→ Artigo
▶
Ser Uber de responsa não requer um investimento astronômico, se a máxima de que "use o carro que está em sua garagem" for colocada em prática. Não foi o meu caso. Investi R$ 45 mil num Volkswagen Up! que serviria para a categoria X (a mais básica). A Audi topou emprestar um sedã A4 preto para viagens do tipo Black.
O Audi A4 impressionava. "Como ele investe num carro desses [coisa de mais de R$ 120 mil] para ser Uber?", parecia pensar o primeiro casal que peguei, ele americano, ela brasileira. Com frio na barriga, levei-os da Barra Funda à Vila Mariana. Contei ser a primeiríssima vez da minha "carreira". O raro cumprimento veio pelo aplicativo: "Perfect first ride" (primeira viagem perfeita).
É interessante como "virar Uber" o deixa mais disciplinado no trânsito, por uma razão muito simples: você está sendo observado e será avaliado. Portanto nada de avançar um pouco mais na faixa de pedestres, acelerar quando vê o amarelo ou teclar no celular nem mesmo nas paradinhas no sinal. É preciso ser "100% civilizado".
"O que é isto? Um parque de diversões?", perguntou a passageira ao constatar que no meu Uber ofereço Dadinho, iguaria cult servida até por Alex Atala no cafezinho do D.O.M. Os taxistas fitam o tempo todo o aplicativo da Uber na tela de seu smartphone. Uns fazem cara de poucos amigos. Outros ameaçaram, não a mim, mas a um colega: "Uber, né? Vocês vão ver só...", ao que o colega respondeu: "Todos têm de trabalhar, não é mesmo!?"
◀
→ Trecho dos dados
▶
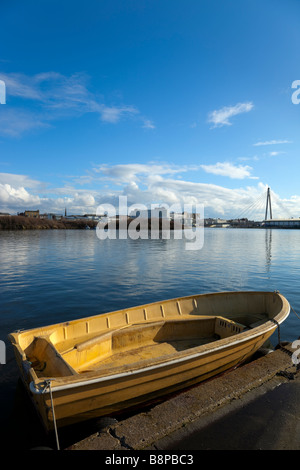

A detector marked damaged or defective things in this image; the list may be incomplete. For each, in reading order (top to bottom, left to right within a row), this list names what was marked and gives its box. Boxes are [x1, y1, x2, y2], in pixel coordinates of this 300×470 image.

cracked concrete [67, 344, 298, 450]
◀
→ Tarefas a fazer
A – Liste as atitudes no trânsito que, segundo o artigo sobre dirigir para a Uber, o motorista não deve ter por estar sendo observado e avaliado.
B – Retome o artigo sobre dirigir para a Uber e continue a escrita a partir do ponto em que ele para.
As linhas não têm relação com o artigo.

→ Respostas do exercício
A –
- Avançar um pouco mais na faixa de pedestres
- Acelerar quando vê o amarelo
- Teclar no celular, nem mesmo nas paradinhas no sinal

B –
Depois do carro e do smartphone, itens mais caros (mas que muitos já têm), vêm despesas, digamos, mais burocráticas, como exame psicotécnico, segundo via da CNH, seguro para passageiro, suporte para celular, saco de balas, caixa com copos d'água e bolsa térmica. Investimento total: R$ 300,39.
Vale a pena? A resposta é: depende. É preciso ser estratégico, ir atrás dos grandes eventos (só um final de jogo no Allianz Parque, em um domingo, rendeu três boas corridas, uma delas para Santana de Parnaíba...). Vale também pelo tanto de gente com quem se conversa.
Explico: sou chamado a uma casa no Alto da Lapa. A senhorinha, de 80 anos, embarca. Parece, então, apertar o "play". Foi contando toda a luta do marido, que morreu há seis anos e convivera durante 11 com mal de Alzheimer. "Começamos estranhando quando ele entregou a chave do carro ao nosso filho. Logo ele, que era um excelente 'chauffeur'..."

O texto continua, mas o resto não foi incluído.